The data -
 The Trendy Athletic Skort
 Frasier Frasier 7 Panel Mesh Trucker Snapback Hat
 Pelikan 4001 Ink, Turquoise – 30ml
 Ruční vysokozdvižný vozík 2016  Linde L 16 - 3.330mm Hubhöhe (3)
==
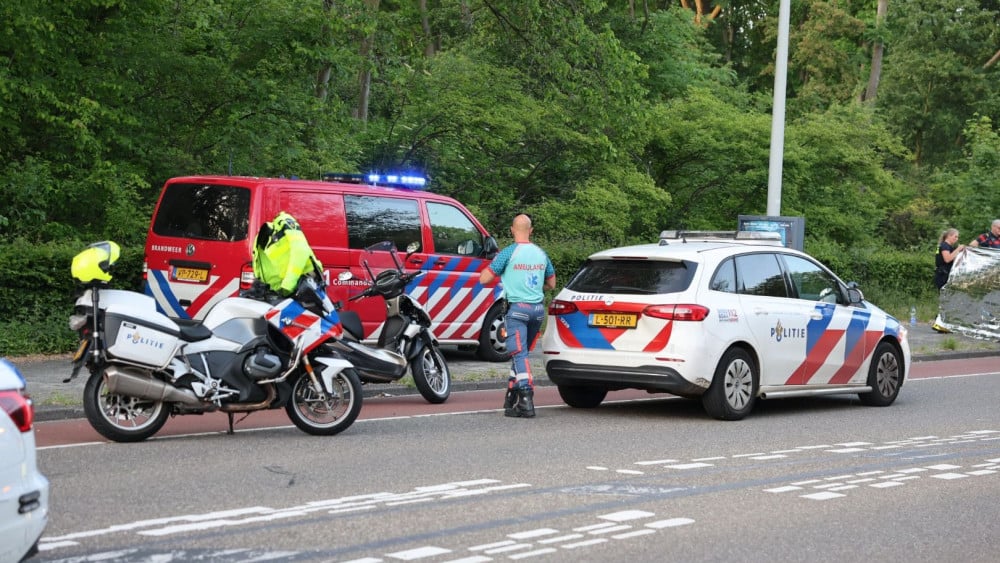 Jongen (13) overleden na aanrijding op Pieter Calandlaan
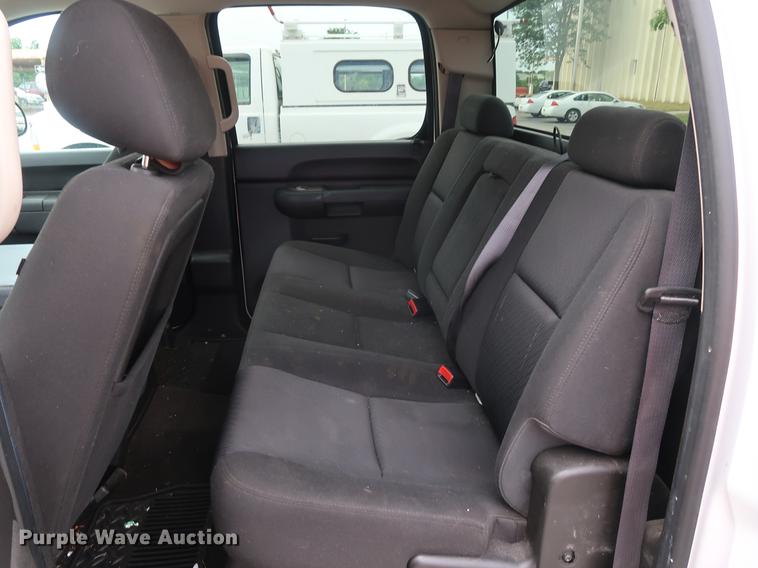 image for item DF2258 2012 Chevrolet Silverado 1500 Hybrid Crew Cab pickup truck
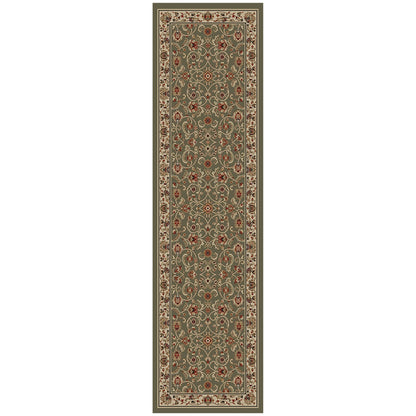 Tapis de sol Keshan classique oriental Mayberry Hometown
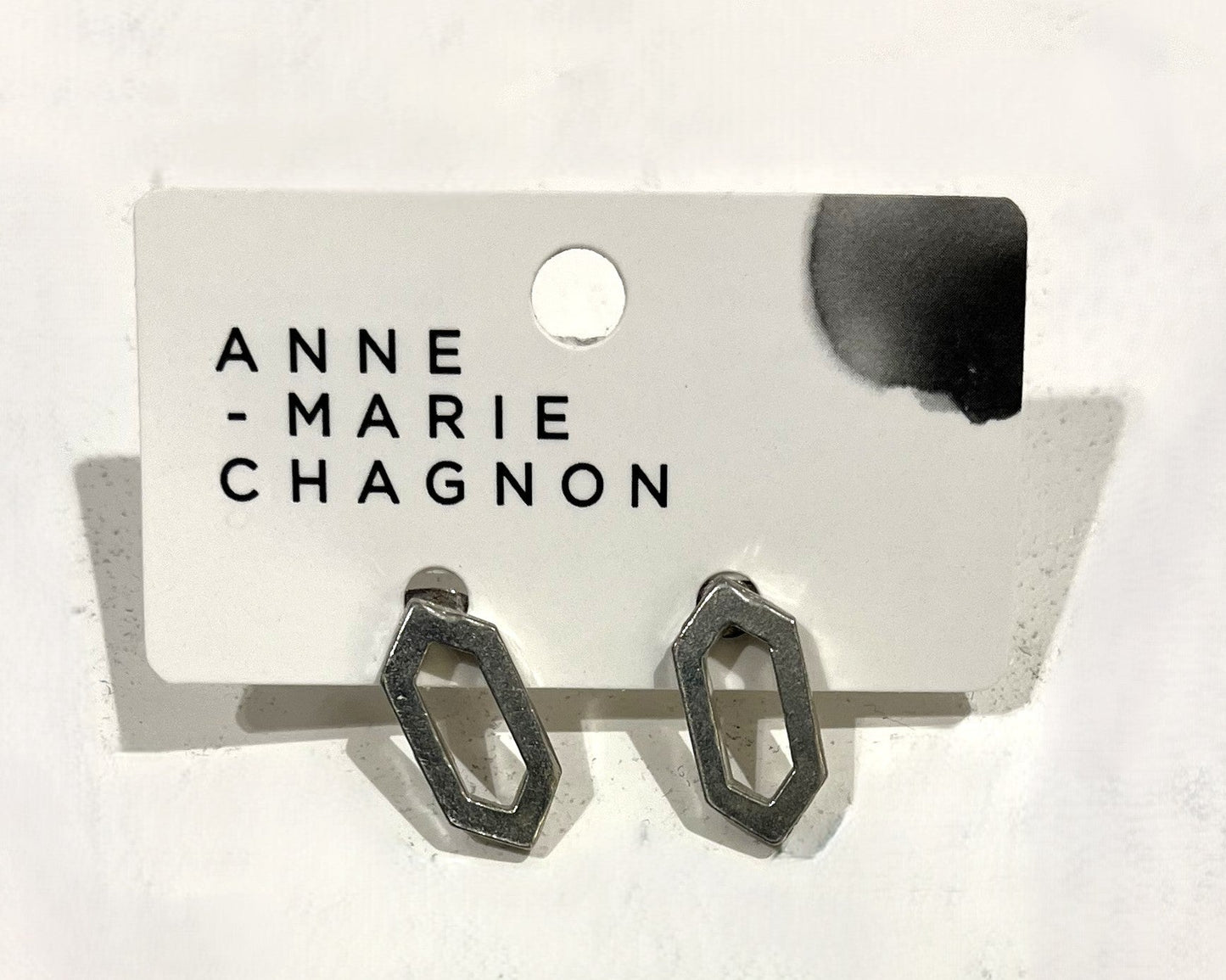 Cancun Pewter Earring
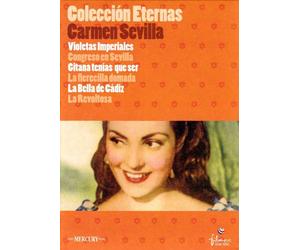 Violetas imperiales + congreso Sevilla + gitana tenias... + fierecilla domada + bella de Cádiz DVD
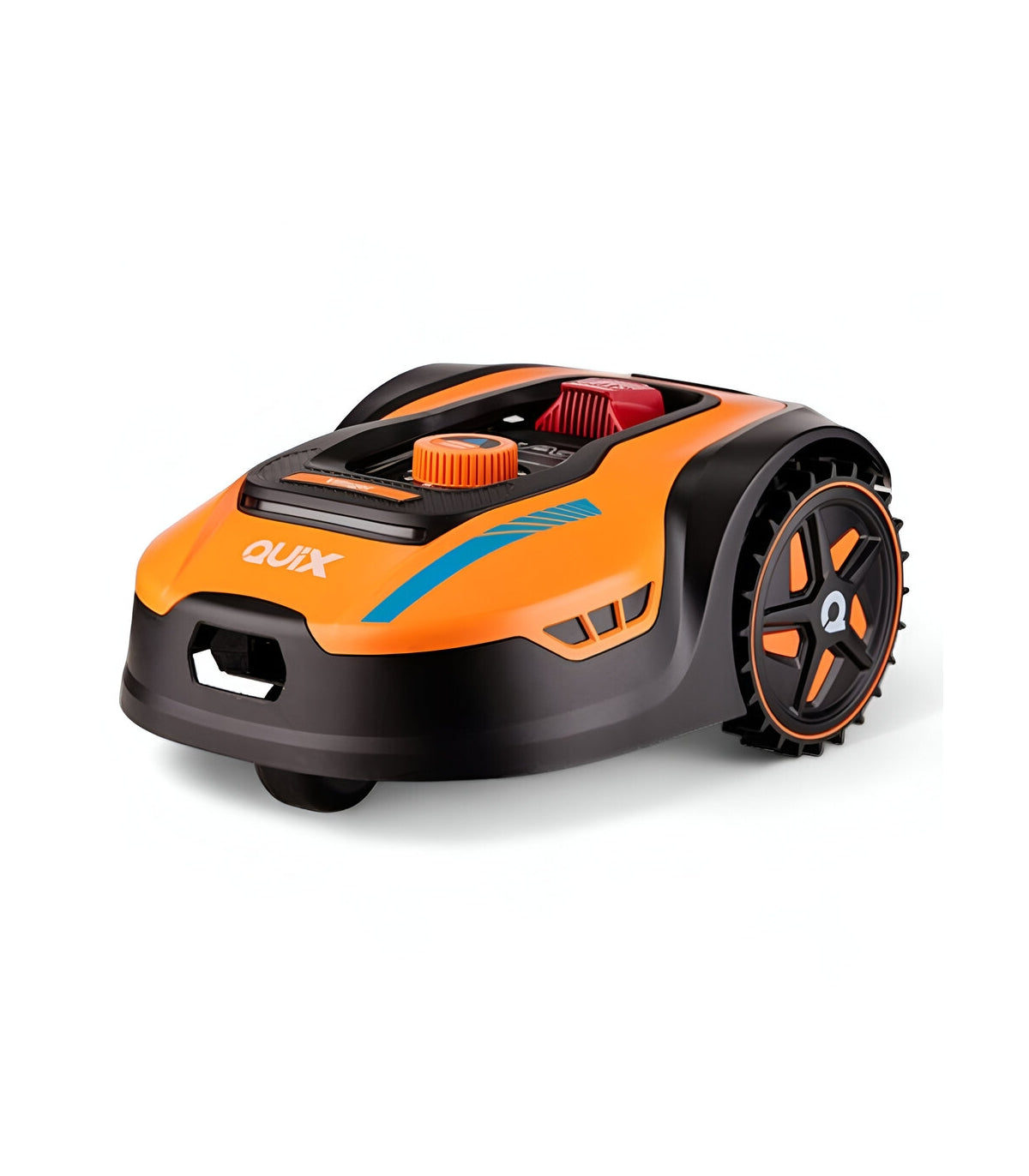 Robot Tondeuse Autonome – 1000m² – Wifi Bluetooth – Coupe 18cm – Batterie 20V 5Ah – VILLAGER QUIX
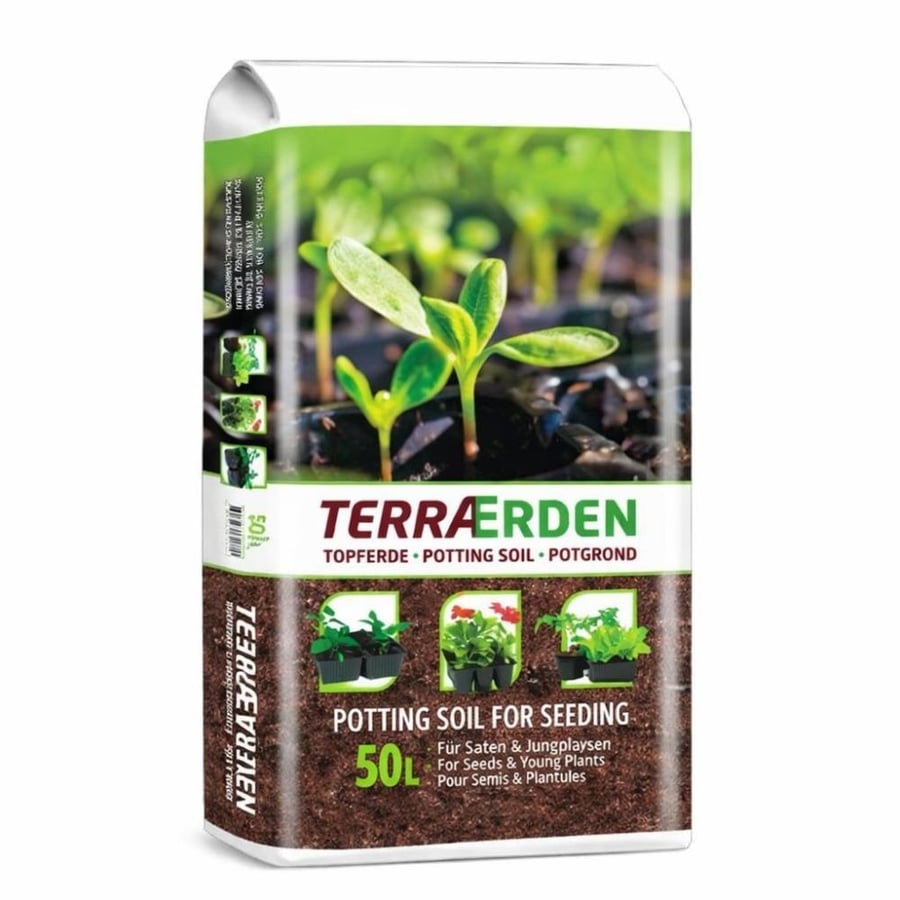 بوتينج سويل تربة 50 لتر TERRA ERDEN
---
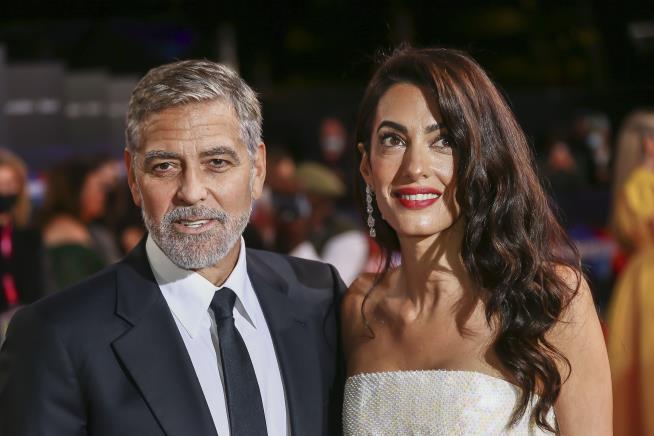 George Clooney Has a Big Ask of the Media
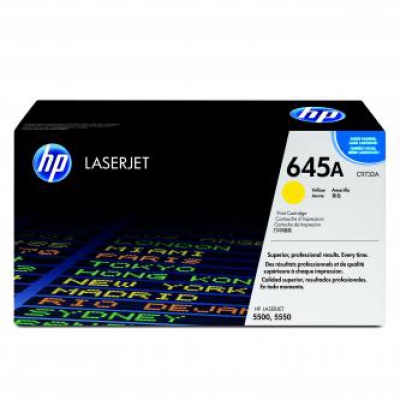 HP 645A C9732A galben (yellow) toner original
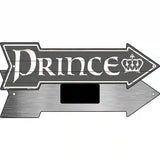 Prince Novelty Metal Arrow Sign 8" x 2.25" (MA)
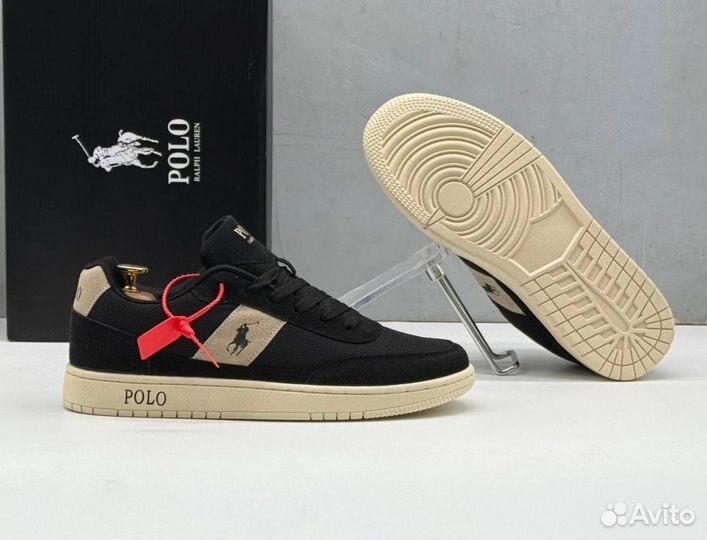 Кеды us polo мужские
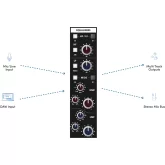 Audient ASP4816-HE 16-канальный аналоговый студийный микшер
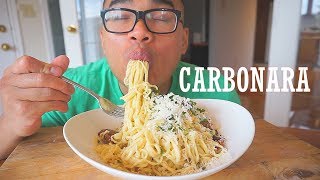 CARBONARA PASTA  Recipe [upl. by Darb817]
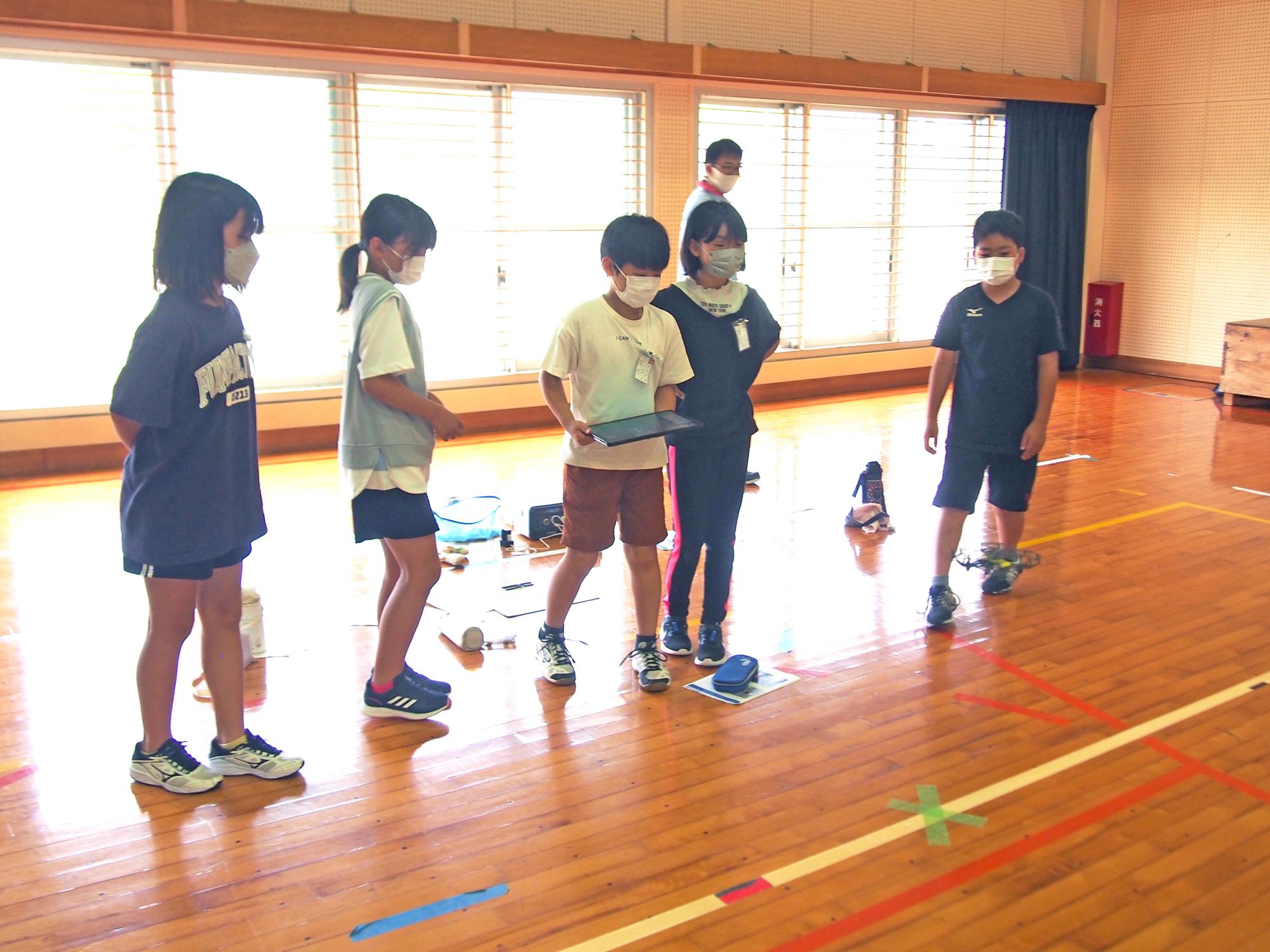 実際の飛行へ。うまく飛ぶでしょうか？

Task instructions - Can you copy, word for word, the records from the line containing "Jongen (13) overleden" through the line containing "Robot Tondeuse Autonome", leaving the pictures out?

Result -
 Jongen (13) overleden na aanrijding op Pieter Calandlaan
 image for item DF2258 2012 Chevrolet Silverado 1500 Hybrid Crew Cab pickup truck
 Tapis de sol Keshan classique oriental Mayberry Hometown
 Cancun Pewter Earring
 Violetas imperiales + congreso Sevilla + gitana tenias... + fierecilla domada + bella de Cádiz DVD
 Robot Tondeuse Autonome – 1000m² – Wifi Bluetooth – Coupe 18cm – Batterie 20V 5Ah – VILLAGER QUIX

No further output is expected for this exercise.